Oechsle Grad
Philipp Strebel Commenti 0 commenti
Dall'Oechsle al Babo – e cosa c'entra lo zucchero
Quando i viticoltori parlano delle loro uve, spesso viene fuori un misterioso valore numerico: “Oggi hanno 85 °Oe!”
Ma cosa significa in realtà – e come si collega ai cosiddetti valori di Babo ? In questo post, spiegherò la storia, l’applicazione di oggi e fornirò una chiara tabella di confronto in modo che tu possa classificare subito i valori.
1. Un breve sguardo alla storia
Il valore di Oechsle risale a Christian Ferdinand Oechsle (1774-1852), orafo e costruttore di strumenti di Pforzheim. All’inizio del XIX secolo, sviluppò una scala del mosto che determinava il contenuto zuccherino del mosto d’uva indirettamente attraverso la sua densità rispetto all’acqua. L’idea era semplice: lo zucchero rende il mosto più pesante, in modo da poter dedurre il contenuto di zucchero dal peso specifico. Le bilance del mosto sono state un vero e proprio punto di svolta perché hanno permesso ai viticoltori di stimare quanto alcol poteva essere estratto dall’uva e se l’uva era abbastanza matura prima della fermentazione.
2. Applicazione oggi
Il valore Oechsle è ancora oggi utilizzato principalmente in Germania, Svizzera, Lussemburgo e in alcune parti dell’Alto Adige . Gli ambiti tipici di utilizzo sono:
Pianificazione della vendemmia in vigna (controllo della vendemmia) per determinare il momento ottimale della vendemmia.
Controllo qualità in cantina prima e durante la fermentazione.
Classificazione secondo le leggi nazionali (ad es. livelli scolastici tedeschi come Kabinett, Spätlese, Auslese).
Le misurazioni vengono effettuate con un mandrino (scala del mosto) o con un rifrattometro. Alcuni valori di orientamento pratico:
~80 °Oe → mosto piuttosto leggero (area del mobile).
~100 °Oe → mosto più forte, spesso in ritardo nella vendemmia.
3. Il valore Babo: che cos’è?
La bilancia Babo (sviluppata dalla scala Balling) misura direttamente il contenuto di zucchero in percentuali di peso, cioè grammi di zucchero per 100 g di mosto. A differenza di Oechsle, che misura la densità e ne trae conclusioni, Babo fornisce un’indicazione più diretta del contenuto di zucchero. In pratica, viene spesso utilizzata la seguente approssimazione:
°Babo≈°Oechsle4\text{°Babo} \approx \frac{\text{°Oechsle}}{4}°Babo≈4°Oechsle
Si tratta di una regola empirica utile per la vita di tutti i giorni e la pianificazione, anche se l’esatta conversione varia leggermente a seconda della composizione del mosto.

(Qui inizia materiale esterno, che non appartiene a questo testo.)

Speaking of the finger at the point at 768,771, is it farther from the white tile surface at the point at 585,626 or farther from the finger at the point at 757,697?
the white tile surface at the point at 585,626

4. Tavola di comparazione — Oechsle | Babo | Zuccheri g/l | Potenziale alcol
| Oechsle (°Oe) | Babo (°Babo) | Zucchero (g/l) | Alcol potenziale (% vol) |
|---|---|---|---|
| 70 | 17,5 | 175 | 11,2 |
| 80 | 20,0 | 200 | 12,8 |
| 90 | 22,5 | 225 | 14,4 |
| 100 | 25,0 | 250 | 16,0 |
| 110 | 27,5 | 275 | 17,6 |
| 120 | 30,0 | 300 | 19,2 |
Spiegazioni della tabella
Zuccheri g/l: approssimazione in base a °Babo × 10 → pratica regola empirica (es. 20 °Babo ≈ 200 g di zucchero/L).
Gradazione alcolica: valore approssimativo calcolato in base allo zucchero disponibile al termine della fermentazione (calcolo semplificato: circa 16 g di zucchero per litro di mosto danno come risultato ~1% di alcol in volume; qui convertito con fattori arrotondati). In pratica, spesso rimane un po’ di dolcezza residua, oppure il comportamento dei lieviti, l’acidità e la temperatura influenzano la resa alcolica effettiva.
In poche parole – Cosa ne pensano i produttori di vino
Oechsle fornisce informazioni rapide e affidabili sulla densità del mosto, ideale per prendere una decisione di raccolta.
Babo completa l’immagine con una dichiarazione diretta sul contenuto di zucchero.
Presi insieme, i valori aiutano a pianificare lo stile del vino successivo: Kabinett leggero e fresco o vini Spätlese/Auslese più pieni.